Methods: AgP fibroblasts (1 to 2 × 106) were exposed to IL-1β (1 × 10−11M) with or without NS-398 (10 nM) in serum-free medium. The NF-κB subunit p65 and phospho-IκBα were measured in whole cell, cytoplasmic, or nuclear extracts, using colorimetric assays. Enzyme-linked immunosorbent assays were used to measure PGE2 and IL-6 production by 2.5 × 104 cells after exposure to IL-1β with or without NS-398 in serum-free medium.

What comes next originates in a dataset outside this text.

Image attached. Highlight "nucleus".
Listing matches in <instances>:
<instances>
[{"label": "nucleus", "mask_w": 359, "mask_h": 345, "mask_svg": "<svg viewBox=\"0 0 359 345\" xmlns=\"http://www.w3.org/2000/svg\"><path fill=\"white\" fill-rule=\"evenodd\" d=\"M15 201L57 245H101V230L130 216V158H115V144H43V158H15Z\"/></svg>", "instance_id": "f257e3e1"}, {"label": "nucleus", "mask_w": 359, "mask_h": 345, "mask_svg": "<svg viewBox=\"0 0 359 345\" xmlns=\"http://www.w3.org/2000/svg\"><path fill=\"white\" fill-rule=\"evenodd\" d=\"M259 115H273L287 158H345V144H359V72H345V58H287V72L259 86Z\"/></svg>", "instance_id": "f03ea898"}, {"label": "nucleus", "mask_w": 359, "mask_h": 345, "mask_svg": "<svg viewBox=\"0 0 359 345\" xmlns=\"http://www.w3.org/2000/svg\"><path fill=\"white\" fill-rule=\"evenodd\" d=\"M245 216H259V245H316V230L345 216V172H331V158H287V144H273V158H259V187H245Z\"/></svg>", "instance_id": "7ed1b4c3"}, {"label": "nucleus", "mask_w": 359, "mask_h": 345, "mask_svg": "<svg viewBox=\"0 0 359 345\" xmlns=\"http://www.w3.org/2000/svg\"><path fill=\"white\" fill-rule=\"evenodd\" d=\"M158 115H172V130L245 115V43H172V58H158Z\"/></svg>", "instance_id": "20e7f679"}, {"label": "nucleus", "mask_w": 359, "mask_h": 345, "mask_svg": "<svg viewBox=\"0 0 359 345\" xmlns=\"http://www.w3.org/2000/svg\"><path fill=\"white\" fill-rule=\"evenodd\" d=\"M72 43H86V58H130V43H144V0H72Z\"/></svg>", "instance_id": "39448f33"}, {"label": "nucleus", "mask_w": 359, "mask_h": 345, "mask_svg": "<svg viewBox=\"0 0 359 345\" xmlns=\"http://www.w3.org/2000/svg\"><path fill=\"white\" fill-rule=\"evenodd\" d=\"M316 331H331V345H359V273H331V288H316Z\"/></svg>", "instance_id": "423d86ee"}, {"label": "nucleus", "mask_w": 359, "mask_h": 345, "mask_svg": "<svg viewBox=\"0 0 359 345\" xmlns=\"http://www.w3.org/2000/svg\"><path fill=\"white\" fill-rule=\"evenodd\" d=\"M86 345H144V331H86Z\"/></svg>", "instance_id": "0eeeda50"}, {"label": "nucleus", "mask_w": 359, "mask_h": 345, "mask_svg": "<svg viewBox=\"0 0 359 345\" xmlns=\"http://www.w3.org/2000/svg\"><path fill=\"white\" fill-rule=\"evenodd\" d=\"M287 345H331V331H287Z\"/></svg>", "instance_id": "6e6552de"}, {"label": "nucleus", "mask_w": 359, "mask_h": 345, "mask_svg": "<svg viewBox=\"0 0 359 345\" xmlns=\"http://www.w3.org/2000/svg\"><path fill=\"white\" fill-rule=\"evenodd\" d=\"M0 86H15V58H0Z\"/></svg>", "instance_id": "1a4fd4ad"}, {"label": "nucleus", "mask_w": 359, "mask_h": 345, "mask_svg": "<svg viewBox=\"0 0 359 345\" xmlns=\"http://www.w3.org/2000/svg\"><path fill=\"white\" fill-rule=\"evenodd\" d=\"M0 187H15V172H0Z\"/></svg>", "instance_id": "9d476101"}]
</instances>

Results: Consistent with previous results, NS-398 reduced IL-1β–stimulated PGE2 by ∼98% (P <0.001) and IL-6 by ∼65% (P <0.001). IL-1β increased nuclear and cytoplasmic p65 (∼8-fold [P <0.001] and ∼2.5-fold [P <0.03], respectively) over control levels. NS-398 reduced IL-1β–stimulated nuclear and cytoplasmic p65 to control levels. IL-1β increased phospho-IκBα in whole cell extracts by a maximum of approximately 9.5 times (P = 0.0001), and this was inhibited significantly by NS-398 (P ≤0.008).

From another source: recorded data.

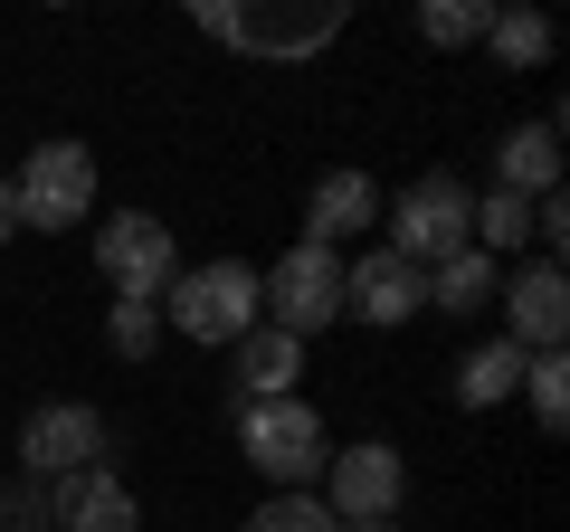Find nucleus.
Listing matches in <instances>:
<instances>
[{
    "label": "nucleus",
    "instance_id": "nucleus-5",
    "mask_svg": "<svg viewBox=\"0 0 570 532\" xmlns=\"http://www.w3.org/2000/svg\"><path fill=\"white\" fill-rule=\"evenodd\" d=\"M10 209H20V228H86L96 219V152L86 144H39L20 171H10Z\"/></svg>",
    "mask_w": 570,
    "mask_h": 532
},
{
    "label": "nucleus",
    "instance_id": "nucleus-8",
    "mask_svg": "<svg viewBox=\"0 0 570 532\" xmlns=\"http://www.w3.org/2000/svg\"><path fill=\"white\" fill-rule=\"evenodd\" d=\"M105 466V410H86V400H39V410L20 418V475L29 485H58V475H86Z\"/></svg>",
    "mask_w": 570,
    "mask_h": 532
},
{
    "label": "nucleus",
    "instance_id": "nucleus-2",
    "mask_svg": "<svg viewBox=\"0 0 570 532\" xmlns=\"http://www.w3.org/2000/svg\"><path fill=\"white\" fill-rule=\"evenodd\" d=\"M238 456L276 494H314L333 466V428L314 400H238Z\"/></svg>",
    "mask_w": 570,
    "mask_h": 532
},
{
    "label": "nucleus",
    "instance_id": "nucleus-1",
    "mask_svg": "<svg viewBox=\"0 0 570 532\" xmlns=\"http://www.w3.org/2000/svg\"><path fill=\"white\" fill-rule=\"evenodd\" d=\"M257 324H266L257 266H238V257L181 266V276L163 286V333H181V343H200V352H238Z\"/></svg>",
    "mask_w": 570,
    "mask_h": 532
},
{
    "label": "nucleus",
    "instance_id": "nucleus-4",
    "mask_svg": "<svg viewBox=\"0 0 570 532\" xmlns=\"http://www.w3.org/2000/svg\"><path fill=\"white\" fill-rule=\"evenodd\" d=\"M257 305H266V324H276V333L314 343L324 324H343V257L295 238V247H285V257L257 276Z\"/></svg>",
    "mask_w": 570,
    "mask_h": 532
},
{
    "label": "nucleus",
    "instance_id": "nucleus-11",
    "mask_svg": "<svg viewBox=\"0 0 570 532\" xmlns=\"http://www.w3.org/2000/svg\"><path fill=\"white\" fill-rule=\"evenodd\" d=\"M494 305H504V343L513 352H561V333H570V276H561V257L523 266Z\"/></svg>",
    "mask_w": 570,
    "mask_h": 532
},
{
    "label": "nucleus",
    "instance_id": "nucleus-10",
    "mask_svg": "<svg viewBox=\"0 0 570 532\" xmlns=\"http://www.w3.org/2000/svg\"><path fill=\"white\" fill-rule=\"evenodd\" d=\"M343 314H362L371 333H400L428 314V276L409 257H390V247H362V257L343 266Z\"/></svg>",
    "mask_w": 570,
    "mask_h": 532
},
{
    "label": "nucleus",
    "instance_id": "nucleus-16",
    "mask_svg": "<svg viewBox=\"0 0 570 532\" xmlns=\"http://www.w3.org/2000/svg\"><path fill=\"white\" fill-rule=\"evenodd\" d=\"M494 295H504V266H494L485 247H456V257L428 266V305L438 314H485Z\"/></svg>",
    "mask_w": 570,
    "mask_h": 532
},
{
    "label": "nucleus",
    "instance_id": "nucleus-7",
    "mask_svg": "<svg viewBox=\"0 0 570 532\" xmlns=\"http://www.w3.org/2000/svg\"><path fill=\"white\" fill-rule=\"evenodd\" d=\"M400 494H409L400 447H390V437H362V447H333L314 504H324L333 523H400Z\"/></svg>",
    "mask_w": 570,
    "mask_h": 532
},
{
    "label": "nucleus",
    "instance_id": "nucleus-21",
    "mask_svg": "<svg viewBox=\"0 0 570 532\" xmlns=\"http://www.w3.org/2000/svg\"><path fill=\"white\" fill-rule=\"evenodd\" d=\"M153 343H163V305H142V295H115V314H105V352H115V362H142Z\"/></svg>",
    "mask_w": 570,
    "mask_h": 532
},
{
    "label": "nucleus",
    "instance_id": "nucleus-20",
    "mask_svg": "<svg viewBox=\"0 0 570 532\" xmlns=\"http://www.w3.org/2000/svg\"><path fill=\"white\" fill-rule=\"evenodd\" d=\"M485 20H494L485 0H419V39L428 48H475V39H485Z\"/></svg>",
    "mask_w": 570,
    "mask_h": 532
},
{
    "label": "nucleus",
    "instance_id": "nucleus-18",
    "mask_svg": "<svg viewBox=\"0 0 570 532\" xmlns=\"http://www.w3.org/2000/svg\"><path fill=\"white\" fill-rule=\"evenodd\" d=\"M485 48H494L504 67H542V58H551V20H542V10H494V20H485Z\"/></svg>",
    "mask_w": 570,
    "mask_h": 532
},
{
    "label": "nucleus",
    "instance_id": "nucleus-3",
    "mask_svg": "<svg viewBox=\"0 0 570 532\" xmlns=\"http://www.w3.org/2000/svg\"><path fill=\"white\" fill-rule=\"evenodd\" d=\"M200 39L238 48V58H324L343 39V10L333 0H305V10H247V0H200L190 10Z\"/></svg>",
    "mask_w": 570,
    "mask_h": 532
},
{
    "label": "nucleus",
    "instance_id": "nucleus-13",
    "mask_svg": "<svg viewBox=\"0 0 570 532\" xmlns=\"http://www.w3.org/2000/svg\"><path fill=\"white\" fill-rule=\"evenodd\" d=\"M362 228H381V190H371V171H324L305 200V247H333L343 257Z\"/></svg>",
    "mask_w": 570,
    "mask_h": 532
},
{
    "label": "nucleus",
    "instance_id": "nucleus-24",
    "mask_svg": "<svg viewBox=\"0 0 570 532\" xmlns=\"http://www.w3.org/2000/svg\"><path fill=\"white\" fill-rule=\"evenodd\" d=\"M20 238V209H10V181H0V247Z\"/></svg>",
    "mask_w": 570,
    "mask_h": 532
},
{
    "label": "nucleus",
    "instance_id": "nucleus-15",
    "mask_svg": "<svg viewBox=\"0 0 570 532\" xmlns=\"http://www.w3.org/2000/svg\"><path fill=\"white\" fill-rule=\"evenodd\" d=\"M228 362H238V400H295V381H305V343L276 324H257Z\"/></svg>",
    "mask_w": 570,
    "mask_h": 532
},
{
    "label": "nucleus",
    "instance_id": "nucleus-9",
    "mask_svg": "<svg viewBox=\"0 0 570 532\" xmlns=\"http://www.w3.org/2000/svg\"><path fill=\"white\" fill-rule=\"evenodd\" d=\"M96 266L115 295H142V305H163V286L181 276V247H171V228L153 219V209H115V219L96 228Z\"/></svg>",
    "mask_w": 570,
    "mask_h": 532
},
{
    "label": "nucleus",
    "instance_id": "nucleus-22",
    "mask_svg": "<svg viewBox=\"0 0 570 532\" xmlns=\"http://www.w3.org/2000/svg\"><path fill=\"white\" fill-rule=\"evenodd\" d=\"M238 532H343V523H333V513L314 504V494H266V504L247 513Z\"/></svg>",
    "mask_w": 570,
    "mask_h": 532
},
{
    "label": "nucleus",
    "instance_id": "nucleus-14",
    "mask_svg": "<svg viewBox=\"0 0 570 532\" xmlns=\"http://www.w3.org/2000/svg\"><path fill=\"white\" fill-rule=\"evenodd\" d=\"M494 190H513V200H551L561 190V124H513L504 144H494Z\"/></svg>",
    "mask_w": 570,
    "mask_h": 532
},
{
    "label": "nucleus",
    "instance_id": "nucleus-25",
    "mask_svg": "<svg viewBox=\"0 0 570 532\" xmlns=\"http://www.w3.org/2000/svg\"><path fill=\"white\" fill-rule=\"evenodd\" d=\"M343 532H400V523H343Z\"/></svg>",
    "mask_w": 570,
    "mask_h": 532
},
{
    "label": "nucleus",
    "instance_id": "nucleus-12",
    "mask_svg": "<svg viewBox=\"0 0 570 532\" xmlns=\"http://www.w3.org/2000/svg\"><path fill=\"white\" fill-rule=\"evenodd\" d=\"M48 523L58 532H142V504L115 466H86V475H58L48 485Z\"/></svg>",
    "mask_w": 570,
    "mask_h": 532
},
{
    "label": "nucleus",
    "instance_id": "nucleus-23",
    "mask_svg": "<svg viewBox=\"0 0 570 532\" xmlns=\"http://www.w3.org/2000/svg\"><path fill=\"white\" fill-rule=\"evenodd\" d=\"M0 532H58V523H48V485L10 475V485H0Z\"/></svg>",
    "mask_w": 570,
    "mask_h": 532
},
{
    "label": "nucleus",
    "instance_id": "nucleus-19",
    "mask_svg": "<svg viewBox=\"0 0 570 532\" xmlns=\"http://www.w3.org/2000/svg\"><path fill=\"white\" fill-rule=\"evenodd\" d=\"M523 400H532V418H542V437H561V418H570V362L561 352H532L523 362Z\"/></svg>",
    "mask_w": 570,
    "mask_h": 532
},
{
    "label": "nucleus",
    "instance_id": "nucleus-17",
    "mask_svg": "<svg viewBox=\"0 0 570 532\" xmlns=\"http://www.w3.org/2000/svg\"><path fill=\"white\" fill-rule=\"evenodd\" d=\"M523 362H532V352H513L504 333H494V343H475L466 362H456V400H466V410H504L513 390H523Z\"/></svg>",
    "mask_w": 570,
    "mask_h": 532
},
{
    "label": "nucleus",
    "instance_id": "nucleus-6",
    "mask_svg": "<svg viewBox=\"0 0 570 532\" xmlns=\"http://www.w3.org/2000/svg\"><path fill=\"white\" fill-rule=\"evenodd\" d=\"M466 181H456V171H419V181H409L400 190V200H390V257H409V266H419V276H428V266H438V257H456V247H475L466 238Z\"/></svg>",
    "mask_w": 570,
    "mask_h": 532
}]
</instances>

Conclusions: NS-398 inhibited NF-κB activation and nuclear p65 levels in human gingival fibroblasts. This seemed to be due to inhibition of the phosphorylation cascade resulting in formation of phospho-IκBα and free p65. NF-κB inhibition may be useful in treating inflammatory diseases such as AgP.